### Prompt
Count the lines in the rows that contain the string "white", treating uppercase and lowercase as different. Give only the number.

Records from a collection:
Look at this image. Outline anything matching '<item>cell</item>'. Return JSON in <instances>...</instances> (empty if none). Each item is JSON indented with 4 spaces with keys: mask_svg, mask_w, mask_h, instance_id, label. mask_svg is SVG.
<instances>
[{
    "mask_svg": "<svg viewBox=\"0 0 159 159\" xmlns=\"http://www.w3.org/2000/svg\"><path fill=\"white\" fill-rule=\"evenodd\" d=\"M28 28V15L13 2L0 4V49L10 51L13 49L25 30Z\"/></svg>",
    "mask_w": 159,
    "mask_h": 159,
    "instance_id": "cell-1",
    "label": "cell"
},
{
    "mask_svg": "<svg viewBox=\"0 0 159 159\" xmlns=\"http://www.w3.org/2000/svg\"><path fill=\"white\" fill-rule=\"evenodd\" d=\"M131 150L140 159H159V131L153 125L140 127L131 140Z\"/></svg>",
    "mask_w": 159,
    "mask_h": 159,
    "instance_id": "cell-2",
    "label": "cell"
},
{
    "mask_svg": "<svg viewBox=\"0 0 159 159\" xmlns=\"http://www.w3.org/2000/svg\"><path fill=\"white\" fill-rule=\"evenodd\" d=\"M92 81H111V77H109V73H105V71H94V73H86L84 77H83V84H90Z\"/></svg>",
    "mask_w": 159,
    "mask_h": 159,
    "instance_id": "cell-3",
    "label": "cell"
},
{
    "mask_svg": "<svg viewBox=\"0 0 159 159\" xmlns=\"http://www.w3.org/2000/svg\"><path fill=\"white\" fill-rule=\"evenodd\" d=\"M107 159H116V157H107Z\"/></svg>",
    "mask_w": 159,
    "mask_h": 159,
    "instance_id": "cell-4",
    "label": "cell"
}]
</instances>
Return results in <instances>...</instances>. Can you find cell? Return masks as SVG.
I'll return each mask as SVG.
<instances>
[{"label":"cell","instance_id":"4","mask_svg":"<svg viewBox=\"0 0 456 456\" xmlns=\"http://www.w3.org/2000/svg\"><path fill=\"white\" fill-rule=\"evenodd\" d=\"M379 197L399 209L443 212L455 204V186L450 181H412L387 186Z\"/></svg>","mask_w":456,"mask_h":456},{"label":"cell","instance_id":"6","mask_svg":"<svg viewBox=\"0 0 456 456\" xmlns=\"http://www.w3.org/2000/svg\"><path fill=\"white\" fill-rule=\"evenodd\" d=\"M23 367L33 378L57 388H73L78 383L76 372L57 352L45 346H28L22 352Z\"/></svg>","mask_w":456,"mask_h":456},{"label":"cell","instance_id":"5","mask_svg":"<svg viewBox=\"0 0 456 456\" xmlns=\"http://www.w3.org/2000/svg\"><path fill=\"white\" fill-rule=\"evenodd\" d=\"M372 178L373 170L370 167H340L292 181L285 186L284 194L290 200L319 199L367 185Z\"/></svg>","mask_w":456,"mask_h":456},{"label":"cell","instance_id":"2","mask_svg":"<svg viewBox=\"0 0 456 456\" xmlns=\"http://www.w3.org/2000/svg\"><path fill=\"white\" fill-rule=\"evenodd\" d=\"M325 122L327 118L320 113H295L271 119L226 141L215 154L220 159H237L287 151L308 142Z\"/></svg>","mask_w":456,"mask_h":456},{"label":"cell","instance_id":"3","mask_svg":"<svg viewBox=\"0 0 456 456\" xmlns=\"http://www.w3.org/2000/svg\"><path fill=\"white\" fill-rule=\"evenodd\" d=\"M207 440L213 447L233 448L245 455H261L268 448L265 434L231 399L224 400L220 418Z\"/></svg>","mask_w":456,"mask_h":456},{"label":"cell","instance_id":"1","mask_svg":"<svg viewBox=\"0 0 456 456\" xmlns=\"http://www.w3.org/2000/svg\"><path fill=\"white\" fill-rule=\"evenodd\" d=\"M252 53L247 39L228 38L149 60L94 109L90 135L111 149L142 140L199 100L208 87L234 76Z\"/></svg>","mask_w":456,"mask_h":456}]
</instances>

### Result for this exercise
5